*Excerpt*
____________________

Just wanted to say.. The Akbash that "visits" us, while I don't appreciate him bothering my animals, I have been able to catch him, pet him, and he is not agressive. He has had no formal training, they just throw theirs out with their herd to begin with (with supervision) during the day, and eventually they are out all the time.


----------



## dianneS

Well, that's good to know lupinfarm.  

I just took my Cavalier King Charles Spaniel out to the goat pasture today to see how the goats react to him.  They weren't thrilled by his presence, but not really frightened of him at all.

He doesn't have a clue what to do out there!  Its really funny!  He's afraid of the goats actually, but loves to chase squirrels and anything else.  He's certainly not "patrolling" the pasture.  He's really just sitting out there waiting for me to come get him.  He's no LGD that's for sure!

He's enjoying the sun and chasing bugs, barking at the chickens.  I'm enjoying not having to wonder where he's wandered off to now!  I'm waiting to see if he gets head butted and then runs off to hid under a bush!  He's a real sissy!

Watching him makes me want a LGD!


----------



## dianneS

Rollfarms,  that's all very informative.

I would like to have a dog that is leash trained, can sit, stay and lie down as well as know not to jump up.

I imagine that if we got a LGD, it would be somewhat social, because our goats are social.  When anyone goes to the fence the goats come running for attention and most of all animal crackers!  If the dog were with them I guess he would learn to tolerate people on the other side of the fence.

I guess my biggest concern at this point is that I don't want a potential liability on my property.  It sounds like they are just not that aggressive that they go looking for trouble.

I was thinking that even if the dog were out at the barn, that he would still be a deterent to strangers lurking around the house.  Our barn isn't all that far from the house anyway.  The worst threat to our goats would be other people's dogs too.  We don't have any issues at this time, but I hear quite a few on the other side of the creek that sound big enough to take down a goat.  The coyotes are getting worse and worse in surrounding areas as well, so I only imagine that its just a matter of time til we see them here.

If I were to get this puppy neutered, could I take him to the vet right away before he gets too attached to his new herd?

BTW I had to bring my Cavalier in from the goat pasture!  The goats got used to him and started pushing him around!  I heard a yelp and went to rescue him!


----------



## ksalvagno

I don't have an LGD but it is my understanding that strangers wouldn't be able to just go up to your fence and see the goats without you present. Any farm that I have been on with an LGD, if I'm not with the owner, the dog makes it clear to stay away. I don't even go near a fence. So if you have people just going up to your goat fence without you there, that could be a problem. Especially once the LGD really integrates with herd and considers it his own.

____________________

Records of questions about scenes

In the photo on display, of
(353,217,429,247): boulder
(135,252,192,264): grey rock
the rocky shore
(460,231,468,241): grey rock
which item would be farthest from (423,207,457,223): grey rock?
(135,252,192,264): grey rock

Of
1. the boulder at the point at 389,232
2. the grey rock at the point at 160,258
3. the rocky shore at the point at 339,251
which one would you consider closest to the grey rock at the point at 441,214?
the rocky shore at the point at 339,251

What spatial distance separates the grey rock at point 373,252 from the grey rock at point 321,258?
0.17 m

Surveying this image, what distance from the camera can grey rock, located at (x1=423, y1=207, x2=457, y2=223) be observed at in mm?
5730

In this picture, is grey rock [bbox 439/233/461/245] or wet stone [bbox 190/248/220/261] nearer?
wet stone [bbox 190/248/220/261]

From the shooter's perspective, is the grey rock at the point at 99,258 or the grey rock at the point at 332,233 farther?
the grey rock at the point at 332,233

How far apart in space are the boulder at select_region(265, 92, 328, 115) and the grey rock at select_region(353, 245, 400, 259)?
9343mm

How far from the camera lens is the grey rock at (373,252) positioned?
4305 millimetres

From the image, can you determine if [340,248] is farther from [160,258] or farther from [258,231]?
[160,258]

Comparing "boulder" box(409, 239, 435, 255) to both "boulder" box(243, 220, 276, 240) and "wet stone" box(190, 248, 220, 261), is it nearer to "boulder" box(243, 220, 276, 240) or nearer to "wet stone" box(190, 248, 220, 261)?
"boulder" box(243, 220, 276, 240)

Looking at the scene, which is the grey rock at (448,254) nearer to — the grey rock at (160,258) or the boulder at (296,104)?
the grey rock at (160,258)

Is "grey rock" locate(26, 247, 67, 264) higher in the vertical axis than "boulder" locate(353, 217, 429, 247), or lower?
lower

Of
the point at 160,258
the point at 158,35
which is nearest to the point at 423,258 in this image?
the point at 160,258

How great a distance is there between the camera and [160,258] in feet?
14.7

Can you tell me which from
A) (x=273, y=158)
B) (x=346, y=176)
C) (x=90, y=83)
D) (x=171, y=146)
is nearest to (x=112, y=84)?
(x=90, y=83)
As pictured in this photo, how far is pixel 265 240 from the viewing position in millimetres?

____________________

*Exercises to complete*
**1.** In the goat guardian dog thread, why did dianneS have to bring the Cavalier in from the goat pasture?
**2.** Repeat the goat guardian dog thread from "I would like" to "of the fence.".
**3.** Carry on with the goat guardian dog thread from the point where it stops.
The records have no connection to the goat guardian dog thread.

*Task-by-task results*
**1.** The goats got used to him and started pushing him around.

**2.**
I would like to have a dog that is leash trained, can sit, stay and lie down as well as know not to jump up.

I imagine that if we got a LGD, it would be somewhat social, because our goats are social.  When anyone goes to the fence the goats come running for attention and most of all animal crackers!  If the dog were with them I guess he would learn to tolerate people on the other side of the fence.

**3.**
I don't have an LGD because I admit I don't want to take the time to train the dog. I have guard llamas instead. With the guard llamas, they either have the instinct or they don't. No training involved. But if a pack of dogs or at least more than one dog was involved, the llamas probably wouldn't be able to take care of that.


----------



## Roll farms

We had some great guardian llamas....but they didn't see raccoons and weasels as threats and let them kill the chickens.
That's why we got rid of the llamas and got dogs.  
(I tried to have both, the llamas tried to kill Razor as a pup....since he would guard the birds eventually, he won the 'who stays?' contest.)

Mine don't go looking for trouble, for sure...but you'll get it if you mess w/ my critters. 

You can't fix a dog until they're 6 mos or so old, at least that's always been my understanding.  I would think a 6 mo. old should still be submissive enough to let you take him in.   
I would DEFINITELY get one fixed, as a dog looking for love doesn't have his mind on the job...and Razor used to hump the does....it wasn't pretty.
We got him neutered at 1 yr old.  He didn't lose his 'edge' one bit!


----------



## dianneS

Wow, I need a guardian dog right now!  There is some guy on big loud motorcycle in my driveway and my spaniel is just looking at him!  I think he's looking for the previous owners of the property.  He's gone, not a peep out of my dog though!

I would get my puppy neutered.  They are five months right now.  My vet wanted me to neuter my cavalier at 8 weeks!  I said no way that was too young, so I don't know the age limit?

I guess the guardian dog in the fence with the goats would be enough to keep a predator away from the chickens?  The lady that has these pups has each dog in a pasture with goats and her chickens are free-range and run all over the place, mostly outside of the goat fences (just like mine) and she hasn't lost one bird since she got the dogs.


----------



## Roll farms

We raised ours with baby chicks and let them know chasing or hurting them was BAD.  I dunno how one will do that wasn't raised (at your place) w/ them.
I'd definitely watch the situation until you're sure he understands they're off limits to him.
Our birds are all penned but when they do get out for a walk, they're not bothered by the dogs.  
The Anatolian did chase a guinea or two as a pup but again...you expect pups to be pups....you just have to let them know it's not Ok.


----------



## dianneS

These pups have chickens, chicks and guineas roaming across the goat pen now and then,  they were completely unphased by the birds.  My chicken house is about ten feet from the goat pen where the dog would be able to see the chickens most of the time.  The chickens rarely go into the goat pasture because they prefer the horse poop to scratch in!


----------



## dianneS

Just wondering what you do with the dog when you are not able to supervise??

I guess that is my biggest concern.  The breeder wants me to just turn him loose in the goat pasture and let him do his job.  I don't think that this is wise.  If I knew what to do with him when I can't watch him, I'd feel a lot better about the situation and might give it a try.


----------



## Roll farms

We left them shut up in barn (in a big box stall w/ toys, toys, and more toys) or in a pen with ONLY adult does.   Our main pen has only our adults in it, so that's always a safe bet.  They beat up on the pups quite a bit when they get too frisky and do a great job of showing them what they won't put up with.


----------



## dianneS

Well, I talked to a member of the Karakachan dog association today, she is also the breeder of the Daddy dog of these pups I'm looking at.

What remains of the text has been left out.